Records from a spatial question set:
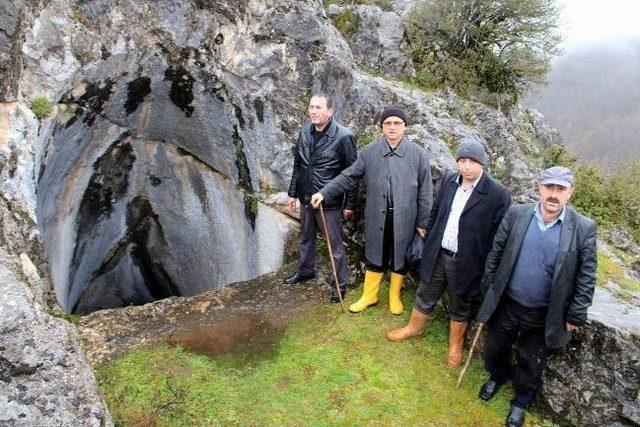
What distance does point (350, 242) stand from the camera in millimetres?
8492

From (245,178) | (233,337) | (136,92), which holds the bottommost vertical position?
(233,337)

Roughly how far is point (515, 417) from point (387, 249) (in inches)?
103

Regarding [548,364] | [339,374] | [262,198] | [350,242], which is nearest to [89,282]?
[262,198]

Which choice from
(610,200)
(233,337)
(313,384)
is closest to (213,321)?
(233,337)

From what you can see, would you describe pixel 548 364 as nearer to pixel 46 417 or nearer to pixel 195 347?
pixel 195 347

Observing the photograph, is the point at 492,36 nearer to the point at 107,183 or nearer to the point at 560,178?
the point at 107,183

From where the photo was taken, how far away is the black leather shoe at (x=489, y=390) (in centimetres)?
584

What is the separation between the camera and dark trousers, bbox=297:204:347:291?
739 centimetres

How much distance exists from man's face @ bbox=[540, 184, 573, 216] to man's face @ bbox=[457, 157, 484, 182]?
86 cm

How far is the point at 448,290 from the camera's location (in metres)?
6.16

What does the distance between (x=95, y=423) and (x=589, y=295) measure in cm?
457

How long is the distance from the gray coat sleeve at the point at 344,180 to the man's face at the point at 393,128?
552 millimetres

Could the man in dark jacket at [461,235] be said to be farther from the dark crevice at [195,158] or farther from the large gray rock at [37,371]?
the dark crevice at [195,158]

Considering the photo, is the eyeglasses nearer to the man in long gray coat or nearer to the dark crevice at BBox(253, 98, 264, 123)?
the man in long gray coat
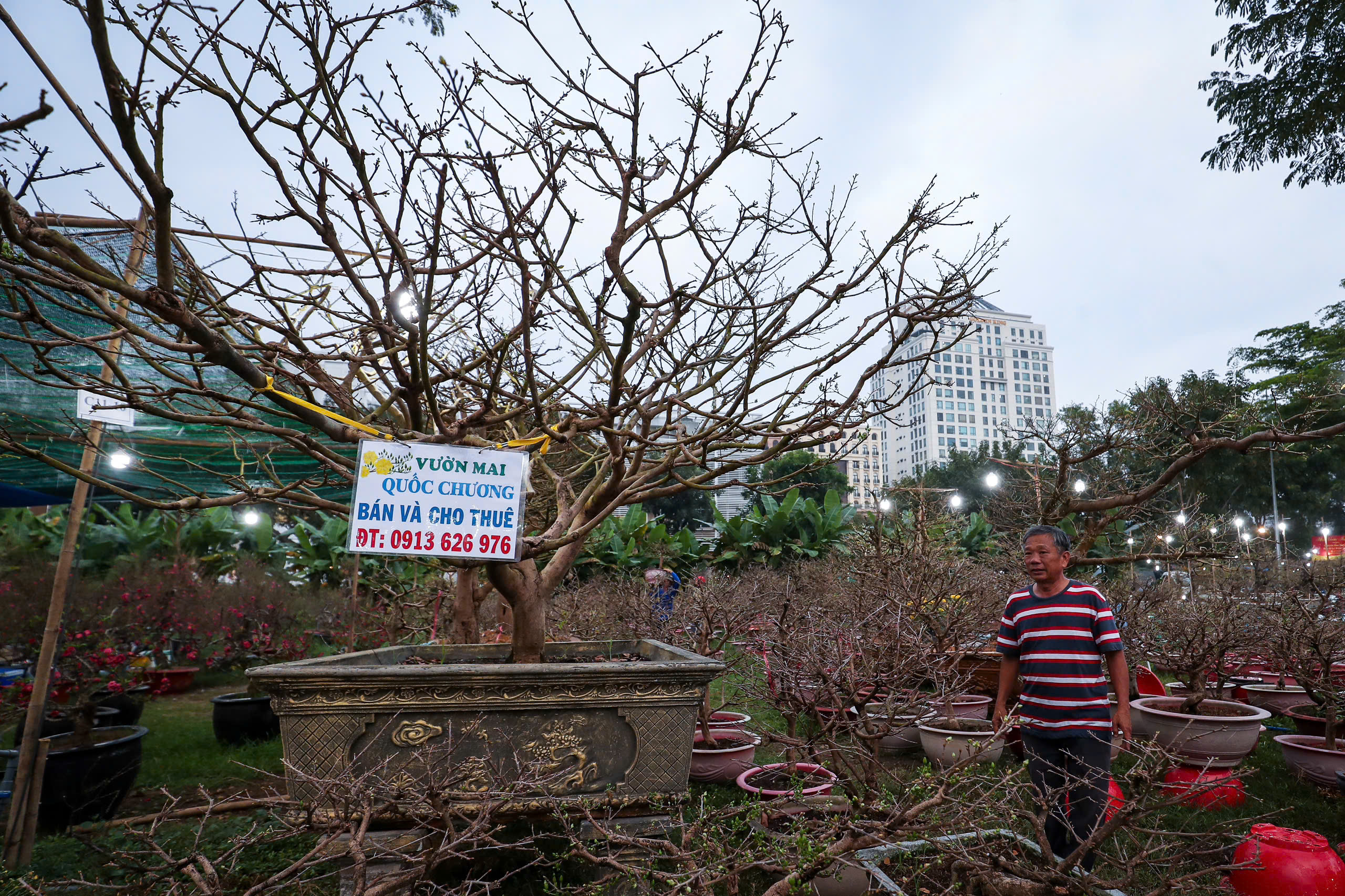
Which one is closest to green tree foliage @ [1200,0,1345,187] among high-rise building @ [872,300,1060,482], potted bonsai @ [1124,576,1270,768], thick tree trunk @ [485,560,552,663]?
potted bonsai @ [1124,576,1270,768]

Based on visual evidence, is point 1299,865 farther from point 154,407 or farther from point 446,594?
point 446,594

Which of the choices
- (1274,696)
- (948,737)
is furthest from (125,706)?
(1274,696)

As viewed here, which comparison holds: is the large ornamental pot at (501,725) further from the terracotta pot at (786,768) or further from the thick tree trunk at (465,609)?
the thick tree trunk at (465,609)

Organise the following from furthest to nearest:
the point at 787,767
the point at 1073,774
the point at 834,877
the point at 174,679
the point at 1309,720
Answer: the point at 174,679 < the point at 1309,720 < the point at 787,767 < the point at 1073,774 < the point at 834,877

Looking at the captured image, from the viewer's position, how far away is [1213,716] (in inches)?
165

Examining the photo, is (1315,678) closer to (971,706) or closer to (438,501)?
(971,706)

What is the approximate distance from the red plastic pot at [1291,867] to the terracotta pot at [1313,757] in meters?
2.02

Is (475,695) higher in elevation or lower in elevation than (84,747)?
higher

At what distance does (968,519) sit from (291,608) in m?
13.6

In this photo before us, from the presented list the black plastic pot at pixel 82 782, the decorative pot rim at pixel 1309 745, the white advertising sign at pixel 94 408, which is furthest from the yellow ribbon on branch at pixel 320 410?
the decorative pot rim at pixel 1309 745

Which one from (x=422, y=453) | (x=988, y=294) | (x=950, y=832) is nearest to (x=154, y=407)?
(x=422, y=453)

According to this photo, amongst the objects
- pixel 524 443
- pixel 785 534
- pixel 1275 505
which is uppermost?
pixel 1275 505

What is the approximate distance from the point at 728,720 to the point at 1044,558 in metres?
2.57

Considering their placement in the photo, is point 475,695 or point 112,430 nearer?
point 475,695
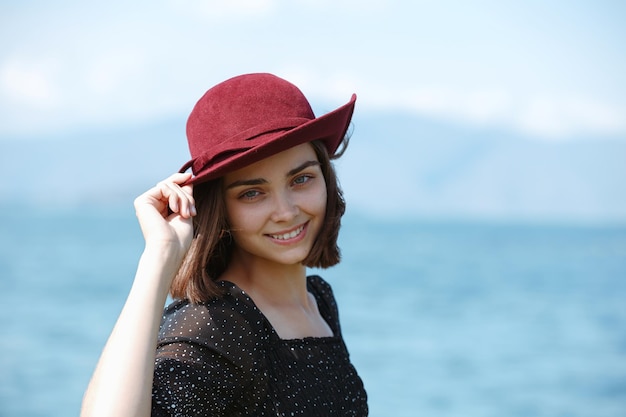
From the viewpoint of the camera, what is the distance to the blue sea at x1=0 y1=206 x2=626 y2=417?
1154cm

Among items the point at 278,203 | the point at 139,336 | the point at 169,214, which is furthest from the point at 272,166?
the point at 139,336

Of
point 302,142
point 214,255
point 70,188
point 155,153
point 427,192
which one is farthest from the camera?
point 155,153

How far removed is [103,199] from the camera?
114188 millimetres

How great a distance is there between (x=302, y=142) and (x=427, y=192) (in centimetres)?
14874

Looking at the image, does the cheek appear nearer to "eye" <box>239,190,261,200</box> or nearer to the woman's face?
the woman's face

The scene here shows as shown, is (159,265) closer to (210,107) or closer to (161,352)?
(161,352)

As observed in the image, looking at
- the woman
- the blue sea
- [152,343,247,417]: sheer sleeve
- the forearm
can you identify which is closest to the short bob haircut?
the woman

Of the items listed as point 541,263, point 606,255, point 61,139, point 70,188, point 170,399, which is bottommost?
point 170,399

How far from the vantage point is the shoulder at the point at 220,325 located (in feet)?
7.65

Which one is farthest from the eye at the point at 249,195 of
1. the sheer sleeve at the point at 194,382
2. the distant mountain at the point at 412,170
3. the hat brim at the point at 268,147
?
the distant mountain at the point at 412,170

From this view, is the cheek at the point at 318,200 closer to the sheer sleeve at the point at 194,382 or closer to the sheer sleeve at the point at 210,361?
the sheer sleeve at the point at 210,361

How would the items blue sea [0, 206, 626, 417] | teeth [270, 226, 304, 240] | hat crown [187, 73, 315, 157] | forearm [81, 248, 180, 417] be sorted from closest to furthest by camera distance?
forearm [81, 248, 180, 417]
hat crown [187, 73, 315, 157]
teeth [270, 226, 304, 240]
blue sea [0, 206, 626, 417]

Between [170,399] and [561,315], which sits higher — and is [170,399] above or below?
below

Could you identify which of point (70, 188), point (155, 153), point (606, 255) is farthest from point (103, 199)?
point (606, 255)
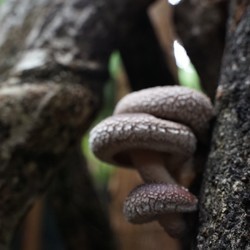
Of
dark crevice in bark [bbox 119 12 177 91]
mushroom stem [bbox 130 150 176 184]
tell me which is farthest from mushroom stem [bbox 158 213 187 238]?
dark crevice in bark [bbox 119 12 177 91]

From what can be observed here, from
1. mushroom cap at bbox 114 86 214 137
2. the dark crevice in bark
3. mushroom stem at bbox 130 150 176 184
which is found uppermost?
mushroom cap at bbox 114 86 214 137

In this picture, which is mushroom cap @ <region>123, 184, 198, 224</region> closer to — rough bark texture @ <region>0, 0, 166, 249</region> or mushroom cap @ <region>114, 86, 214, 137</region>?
mushroom cap @ <region>114, 86, 214, 137</region>

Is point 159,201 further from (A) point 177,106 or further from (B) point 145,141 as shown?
(A) point 177,106

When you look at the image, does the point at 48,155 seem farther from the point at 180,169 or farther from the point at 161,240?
the point at 161,240

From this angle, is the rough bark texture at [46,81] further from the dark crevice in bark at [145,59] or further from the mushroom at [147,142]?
the mushroom at [147,142]

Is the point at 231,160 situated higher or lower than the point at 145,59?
higher

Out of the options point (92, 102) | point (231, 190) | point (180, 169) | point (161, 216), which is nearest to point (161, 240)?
point (92, 102)

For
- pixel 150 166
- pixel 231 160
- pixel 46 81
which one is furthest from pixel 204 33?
pixel 231 160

Work to complete. Pictures are left out; print exactly the lines from the one holding "How would the" through the last line of the listing above, both included.

Task solution.
How would the items blue sea [0, 206, 626, 417] | teeth [270, 226, 304, 240] | hat crown [187, 73, 315, 157] | forearm [81, 248, 180, 417] be sorted from closest to furthest by camera distance?
forearm [81, 248, 180, 417]
hat crown [187, 73, 315, 157]
teeth [270, 226, 304, 240]
blue sea [0, 206, 626, 417]

Between [170,399] and [561,315], which sits higher — and is [170,399] above or below?
below

Could you identify which of point (70, 188), point (155, 153), point (606, 255) is farthest from point (103, 199)?
point (606, 255)
Of
dark crevice in bark [bbox 119 12 177 91]
mushroom stem [bbox 130 150 176 184]
tell me which is farthest from mushroom stem [bbox 158 213 187 238]?
dark crevice in bark [bbox 119 12 177 91]

From what can be observed here, from
1. mushroom cap at bbox 114 86 214 137
2. the dark crevice in bark
3. mushroom stem at bbox 130 150 176 184
which is found uppermost?
mushroom cap at bbox 114 86 214 137

In this picture, which is mushroom cap @ <region>123, 184, 198, 224</region> closer to — rough bark texture @ <region>0, 0, 166, 249</region> or mushroom cap @ <region>114, 86, 214, 137</region>?
mushroom cap @ <region>114, 86, 214, 137</region>

Is point 159,201 further from (A) point 177,106 or further from (B) point 145,141 as shown?
(A) point 177,106

When you look at the image, does the point at 48,155 seem farther from the point at 180,169 or farther from the point at 161,240?
the point at 161,240

From this angle, is the rough bark texture at [46,81] further from the dark crevice in bark at [145,59] or further from the mushroom at [147,142]?
the mushroom at [147,142]

Is the point at 231,160 situated higher or lower than the point at 145,59?
higher

Out of the options point (92, 102) | point (231, 190) | point (180, 169) | point (161, 216), which is nearest to point (161, 240)?
point (92, 102)

For
- pixel 150 166
- pixel 231 160
- pixel 46 81
which one is furthest from pixel 204 33?
pixel 231 160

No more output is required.